Work instructions -
1. For the page on Splink's SQL backends, decide whether each statement agrees with it. Answer yes or no for each, and quote the words from the page that settle it.
(a) Installing Splink with pip also installs the DuckDB backend.
(b) Every comparison function is available in every backend.
(c) The page names Spark and AWS Athena as Splink's current big data backends.
2. Set down word for word the part of the page on Splink's SQL backends starting at "For smaller input" and ending at "backend for execution.".
------ Selected text
Splink's SQL backends: Spark, DuckDB, etc¶
Splink is a Python library. It implements all data linking computations by generating SQL, and submitting the SQL statements to a backend of the user's chosing for execution.
For smaller input datasets of up to 1-2 million records, users can link data in Python on their laptop using the DuckDB backend. This is the recommended approach because the DuckDB backend is installed automatically when the user installs Splink using pip install splink
. No additional configuration is needed.
Linking larger datasets requires highly computationally intensive calculations, and generates datasets which are too large to be processed on a standard laptop. For these scenarios, we recommend using one of Splink's big data backend - currently Spark or AWS Athena. When these backends are used, the SQL generated by Splink is sent to the chosen backend for execution.
The Splink code you write is almost identical between backends, so it's straightforward to migrate between backends. Often, it's a good idea to start working using DuckDB on a sample of data, because it will produce results very quickly. When you're comfortable with your model, you may wish to migrate to a big data backend to estimate/predict on the full dataset.
Choosing a backend¶
Import the linker from the backend of your choosing, and the backend-specific comparison libraries.
Once you have initialised the linker
object, there is no difference in the subequent code between backends.
Note however, that not all comparison functions are available in all backends. There are tables detailing the available functions for each backend on the comparison library API page and the comparison level library API page.
from splink.duckdb.duckdb_linker import DuckDBLinker
import splink.duckdb.duckdb_comparison_library as cl
import splink.duckdb.duckdb_comparison_level_library as cll
linker = DuckDBLinker(your_args)
from splink.spark.spark_linker import SparkLinker
import splink.spark.spark_comparison_library as cl
import splink.spark.spark_comparison_level_library as cll
linker = SparkLinker(your_args)
from splink.athena.athena_linker import AthenaLinker
import splink.athena.athena_comparison_library as cl
import splink.athena.athena_comparison_level_library as cll
linker = AthenaLinker(your_args)
from splink.sqlite.sqlite_linker import SQLiteLinker
import splink.sqlite.sqlite_comparison_library as cl
import splink.sqlite.sqlite_comparison_level_library as cll
linker = SQLiteLinker(your_args)
------------
------ Dataset extract
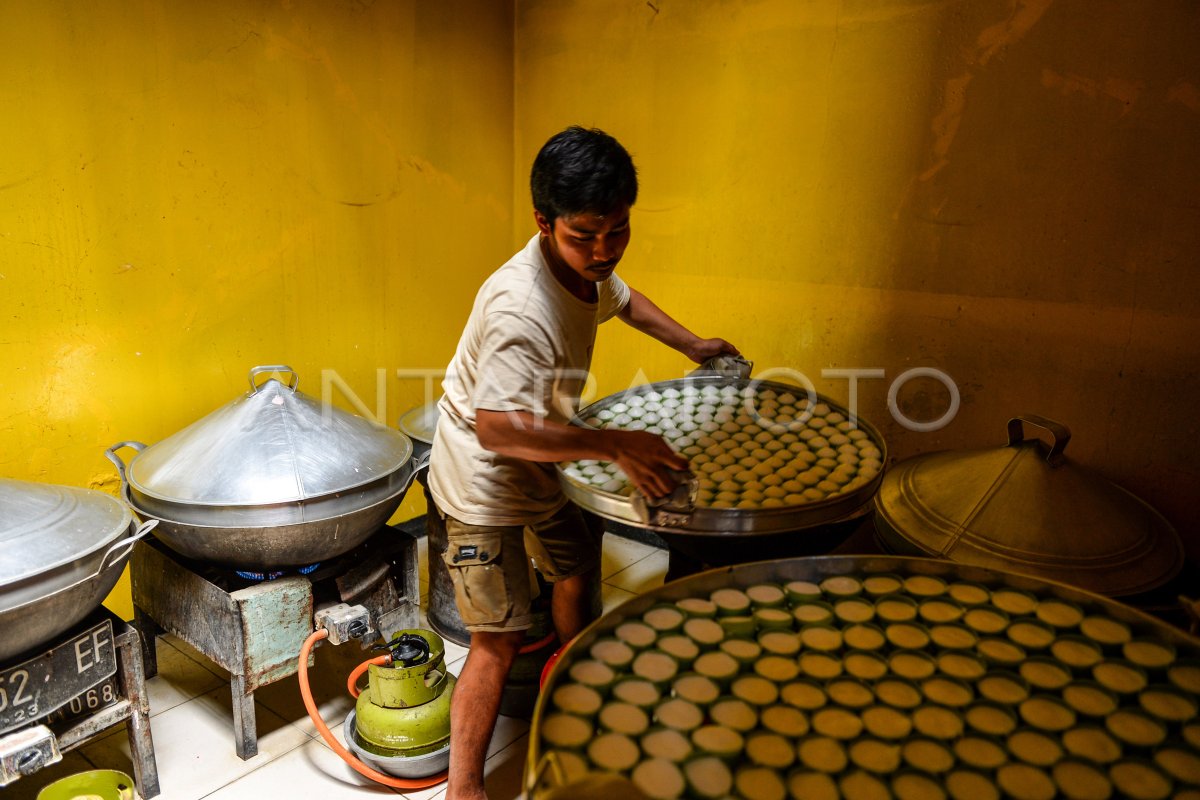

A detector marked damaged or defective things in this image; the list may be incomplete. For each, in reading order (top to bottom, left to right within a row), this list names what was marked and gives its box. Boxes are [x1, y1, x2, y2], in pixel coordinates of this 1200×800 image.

rusty metal stove stand [129, 527, 420, 762]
------------
Full answers -
1.
(a) Yes: "the DuckDB backend is installed automatically when the user installs Splink using pip install splink"
(b) No: "not all comparison functions are available in all backends"
(c) Yes: "we recommend using one of Splink's big data backend - currently Spark or AWS Athena"

2.
For smaller input datasets of up to 1-2 million records, users can link data in Python on their laptop using the DuckDB backend. This is the recommended approach because the DuckDB backend is installed automatically when the user installs Splink using pip install splink
. No additional configuration is needed.
Linking larger datasets requires highly computationally intensive calculations, and generates datasets which are too large to be processed on a standard laptop. For these scenarios, we recommend using one of Splink's big data backend - currently Spark or AWS Athena. When these backends are used, the SQL generated by Splink is sent to the chosen backend for execution.